Can You Get a HELOC on an Investment Property?

A home equity loan, or HELOC, is a revolving line of credit that’s secured by your home. You can use a HELOC to access the equity you have in your home, which is the difference between what you owe on your home and what it’s worth.

It’s possible to get a HELOC on an investment property if you meet a lender’s requirements. There are both pros and cons to using a home equity line of credit on an investment property, which is important to understand before moving forward.

Key Points

•   To qualify for a HELOC on an investment property, a loan-to-value (LTV) ratio below 75% to 80% is typically required.

•   A credit score of 670 or higher is generally needed for a HELOC on an investment property.

•   Advantages of a HELOC include flexible access to cash, potentially lower interest rates, and possible tax deductions.

•   Disadvantages include difficulty in qualifying, reduced equity, and unpredictable interest rates.

•   Alternative financing options include a HELOC on a primary home, a personal loan, and a cash-out refinance.

Understanding HELOCs for Investment Properties

An investment property HELOC is a home equity line of credit that’s secured by an investment property that generates income. This might be a home that you exclusively rent out full-time or one that you rent seasonally.
※
■ WORK TO COMPLETE ■
1. Repeat word for word the part of the HELOC text starting with "Can You Get" and going on through "before moving forward.".
2. According to the HELOC text, what credit score is generally needed for a HELOC on an investment property?

■ DATA PROVIDED ■
※
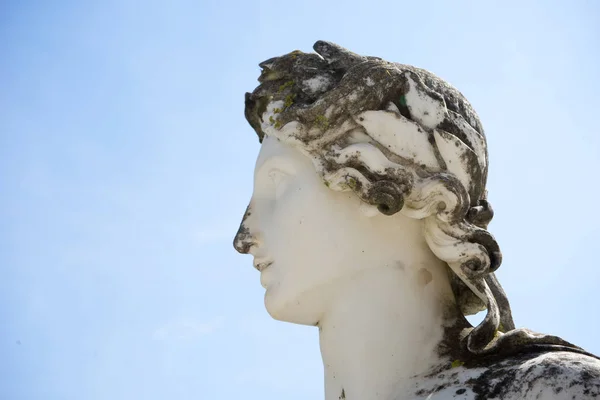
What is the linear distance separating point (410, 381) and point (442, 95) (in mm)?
1814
※
■ ANSWER SET ■
1.
Can You Get a HELOC on an Investment Property?

A home equity loan, or HELOC, is a revolving line of credit that’s secured by your home. You can use a HELOC to access the equity you have in your home, which is the difference between what you owe on your home and what it’s worth.

It’s possible to get a HELOC on an investment property if you meet a lender’s requirements. There are both pros and cons to using a home equity line of credit on an investment property, which is important to understand before moving forward.

2. 670 or higher